→ Reading passage
........

Honnappa Nagarahalli March 30, 2020, 9:29 p.m. UTC | #15
<snip>

> >
> > > Subject: [dpdk-dev] [RFC 0/6] New sync modes for ring
> > >
> > > Upfront note - that RFC is not a complete patch.
> > > It introduces an ABI breakage, plus it doesn't update ring_elem code
> > > properly,
> > As per the current rules, these changes (in the current form) will be
> > accepted only for 20.11 release. How do we address this for immediate
> requirements like RCU defer APIs?
> 
> I think I found a way to introduce these new modes without API/ABI breakage.
> Working on v1 right now. Plan to submit it by end of that week/start of next
> one.
ok

> 
> > I suggest that we move forward with my RFC (taking into consideration your
> feedback) to make progress on RCU APIs.
> >
> > > etc.
> > > I plan to deal with all these things in later versions.
> > > Right now I seek an initial feedback about proposed ideas.
> > > Would also ask people to repeat performance tests (see below) on
> > > their platforms to confirm the impact.
> > >
> > > More and more customers use(/try to use) DPDK based apps within
> > > overcommitted systems (multiple acttive threads over same pysical cores):
> > > VM, container deployments, etc.
> > > One quite common problem they hit: Lock-Holder-Preemption with
> rte_ring.
> > > LHP is quite a common problem for spin-based sync primitives
> > > (spin-locks, etc.) on overcommitted systems.
> > > The situation gets much worse when some sort of fair-locking
> > > technique is used (ticket-lock, etc.).
> > > As now not only lock-owner but also lock-waiters scheduling order
> > > matters a lot.

........

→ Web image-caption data
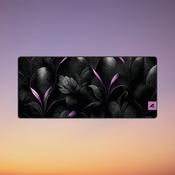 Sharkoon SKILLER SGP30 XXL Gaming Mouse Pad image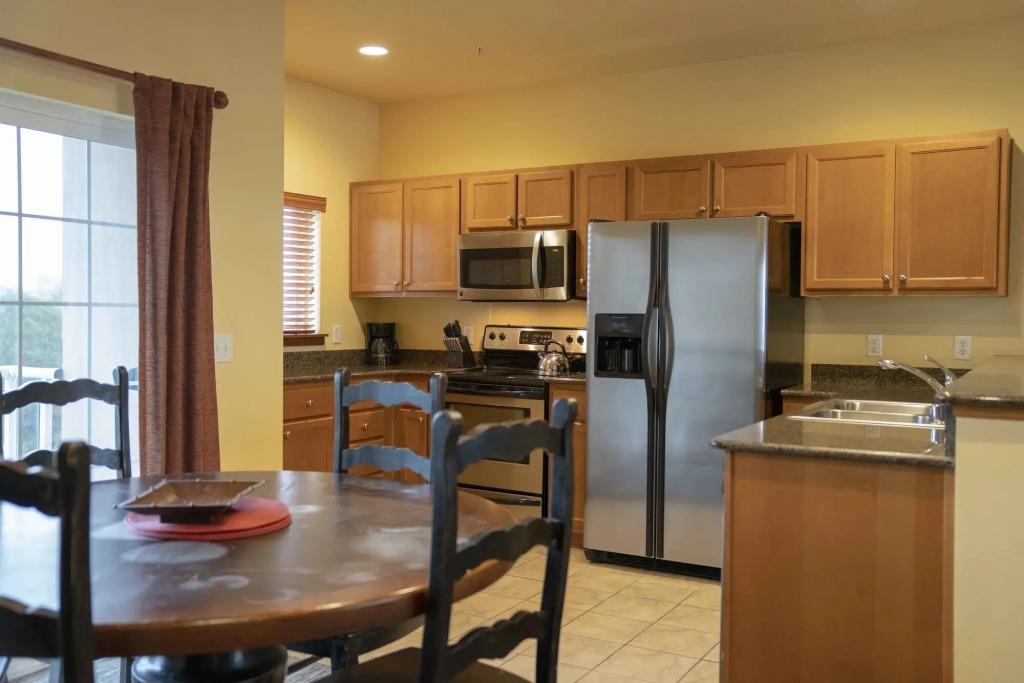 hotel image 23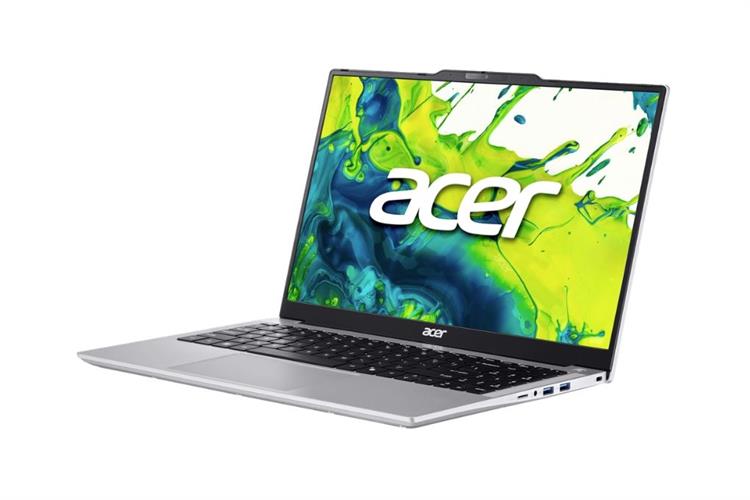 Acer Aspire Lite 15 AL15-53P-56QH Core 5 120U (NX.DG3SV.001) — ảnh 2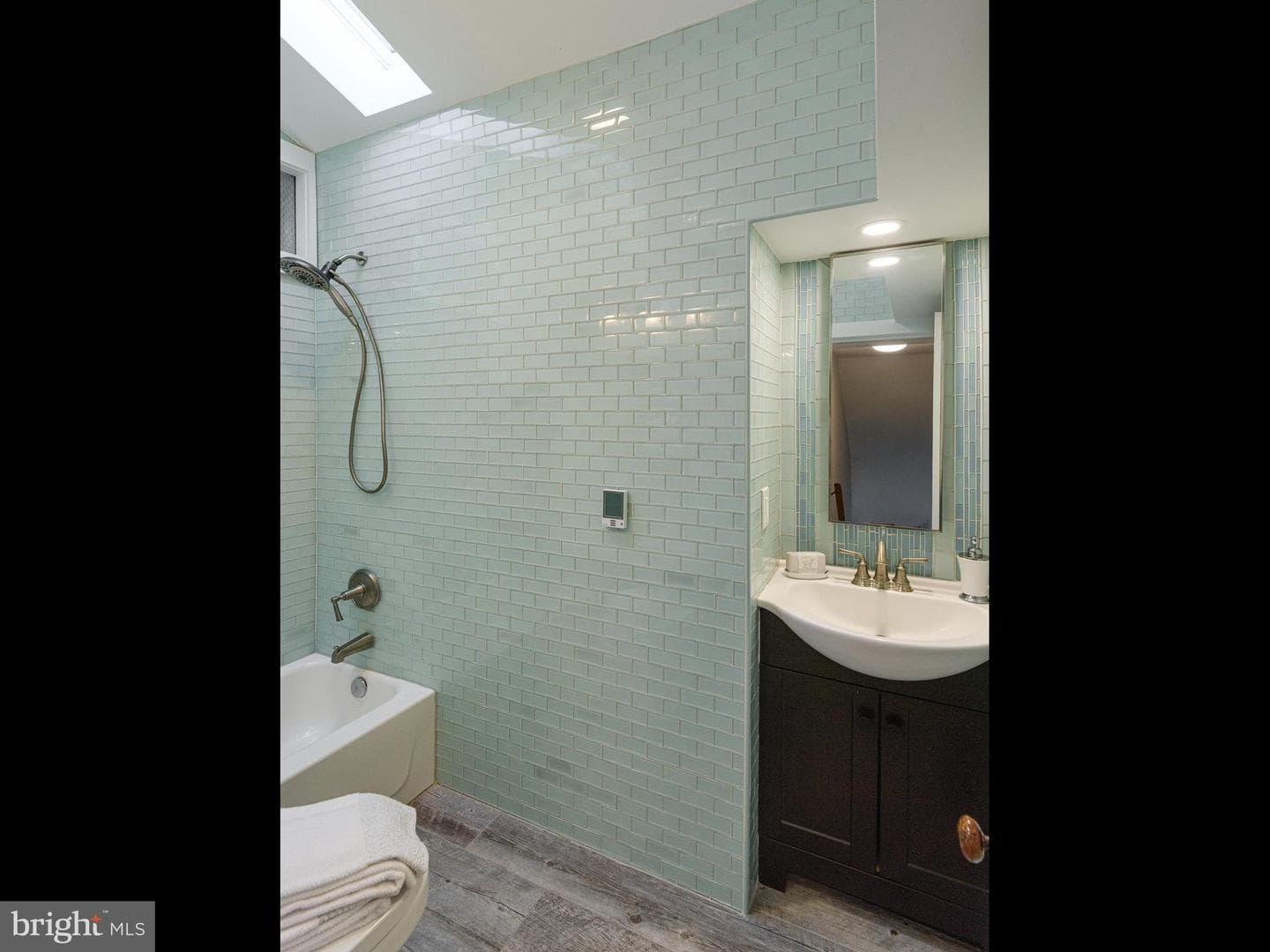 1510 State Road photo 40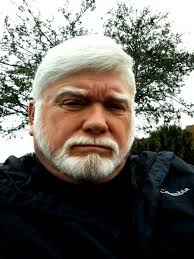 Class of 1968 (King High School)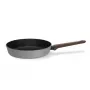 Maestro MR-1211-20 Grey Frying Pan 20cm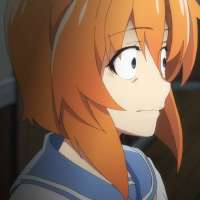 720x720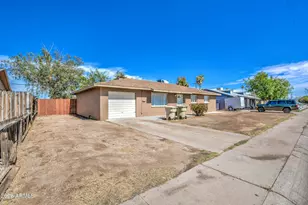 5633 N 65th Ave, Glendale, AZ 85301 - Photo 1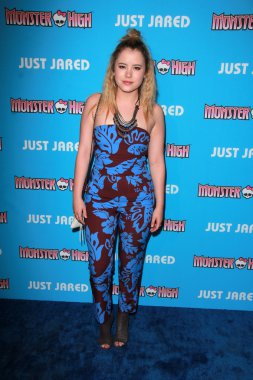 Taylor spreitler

........

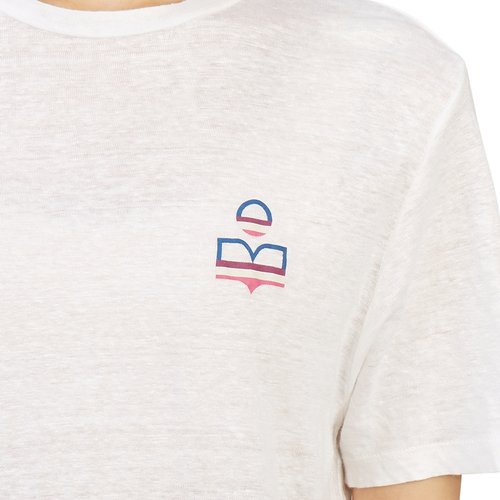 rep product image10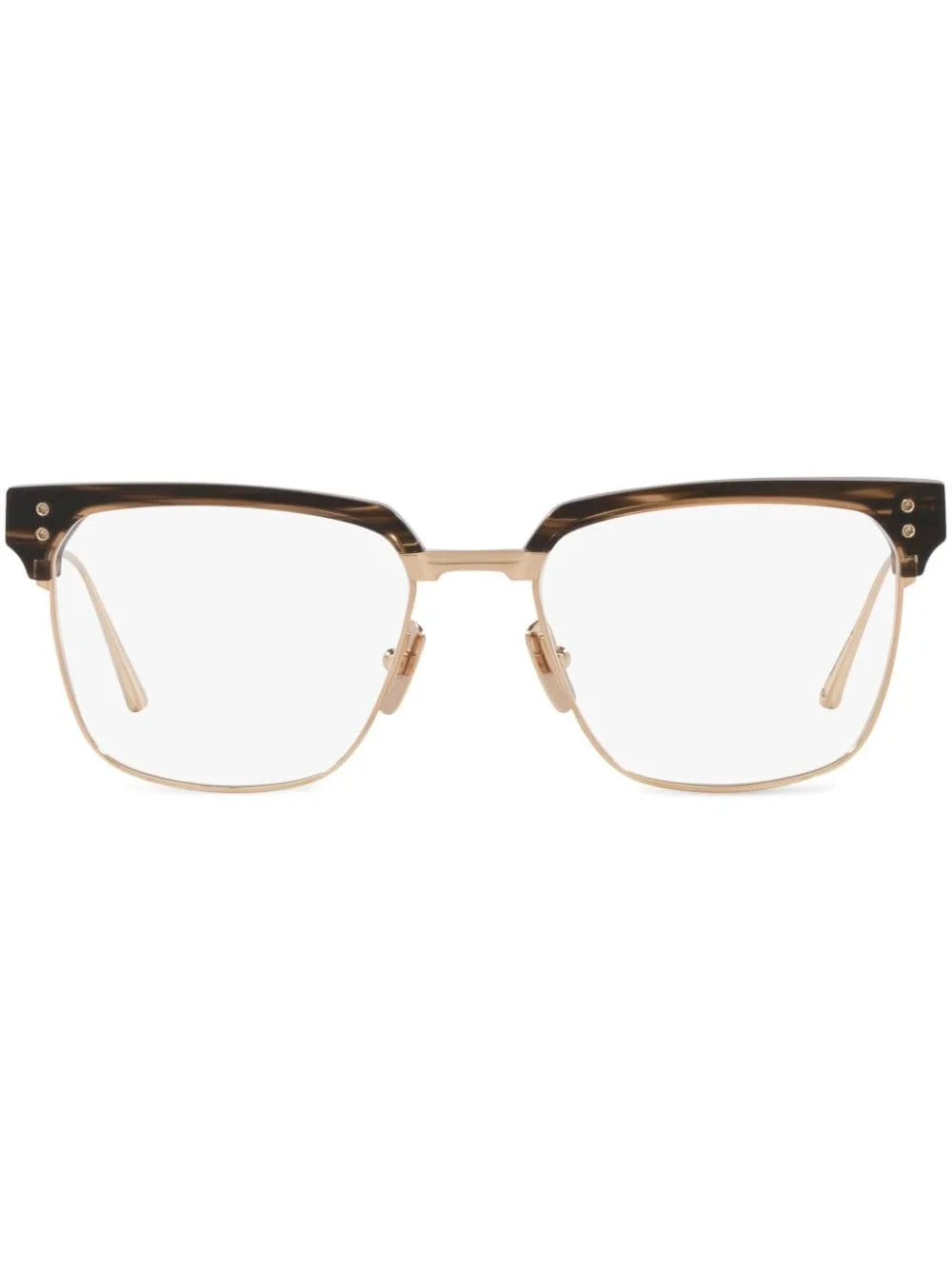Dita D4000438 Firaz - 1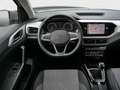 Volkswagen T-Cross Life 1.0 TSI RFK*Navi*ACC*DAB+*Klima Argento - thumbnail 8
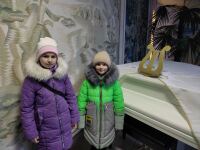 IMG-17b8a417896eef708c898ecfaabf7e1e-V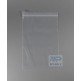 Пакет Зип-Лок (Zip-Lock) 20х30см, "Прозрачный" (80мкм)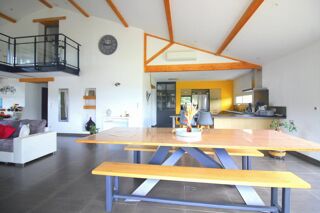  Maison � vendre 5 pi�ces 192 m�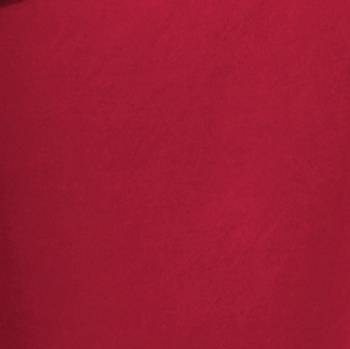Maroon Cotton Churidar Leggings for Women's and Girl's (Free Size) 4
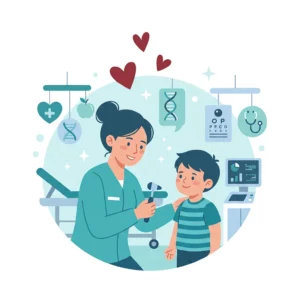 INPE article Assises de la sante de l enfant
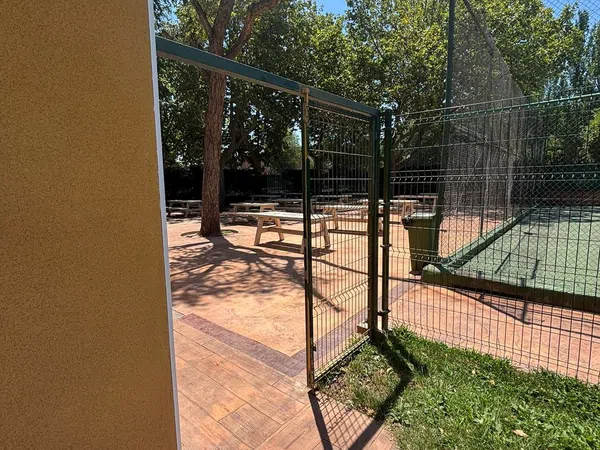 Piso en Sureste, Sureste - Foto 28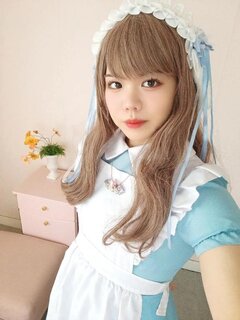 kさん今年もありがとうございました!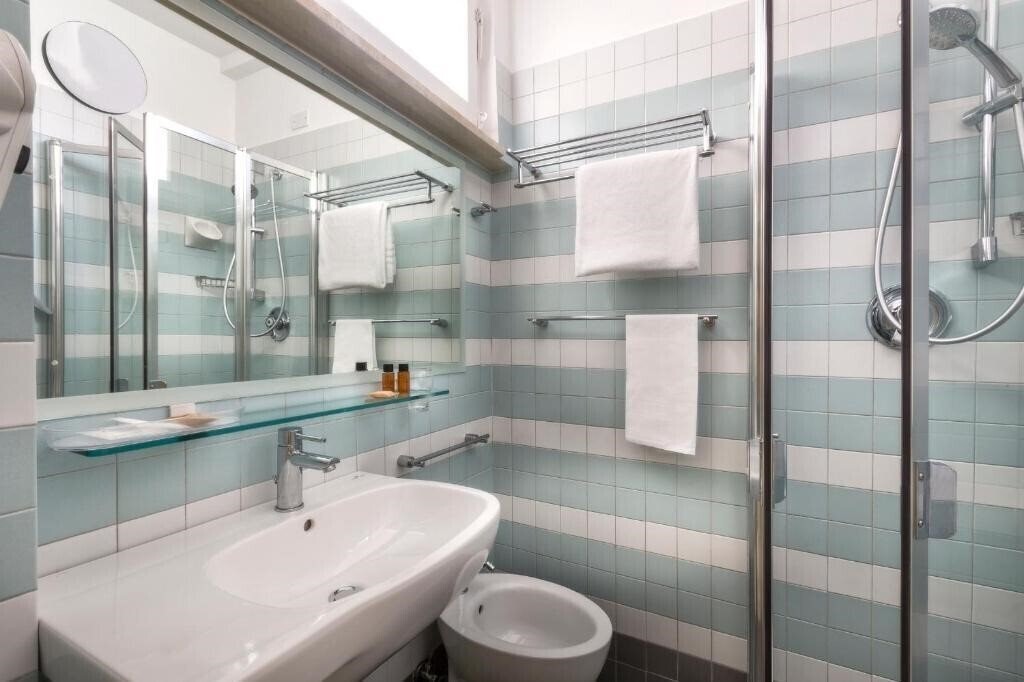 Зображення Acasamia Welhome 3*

........

→ Required work
1: Quote the thread on new ring sync modes from "Honnappa Nagarahalli March" to "RCU defer APIs?".
2: Extend the thread on new ring sync modes from its last sentence onward.

→ Expected results
1:
Honnappa Nagarahalli March 30, 2020, 9:29 p.m. UTC | #15
<snip>

> >
> > > Subject: [dpdk-dev] [RFC 0/6] New sync modes for ring
> > >
> > > Upfront note - that RFC is not a complete patch.
> > > It introduces an ABI breakage, plus it doesn't update ring_elem code
> > > properly,
> > As per the current rules, these changes (in the current form) will be
> > accepted only for 20.11 release. How do we address this for immediate
> requirements like RCU defer APIs?

2:
> > > This is a well-known problem for kernel within VMs:
> > > http://www-archive.xenproject.org/files/xensummitboston08/LHP.pdf
> > > https://www.cs.hs-rm.de/~kaiser/events/wamos2017/Slides/selcuk.pdf
> > > The problem with rte_ring is that while head accusion is sort of
> > > un-fair locking, waiting on tail is very similar to ticket lock
> > > schema - tail has to be updated in particular order.
> > > That makes current rte_ring implementation to perform really pure on
> > > some overcommited scenarios.
> > > While it is probably not possible to completely resolve this problem
> > > in userspace only (without some kernel communication/intervention),
> > > removing fairness in tail update can mitigate it significantly.
> > > So this RFC proposes two new optional ring synchronization modes:
> > > 1) Head/Tail Sync (HTS) mode
> > > In that mode enqueue/dequeue operation is fully serialized:
> > >     only one thread at a time is allowed to perform given op.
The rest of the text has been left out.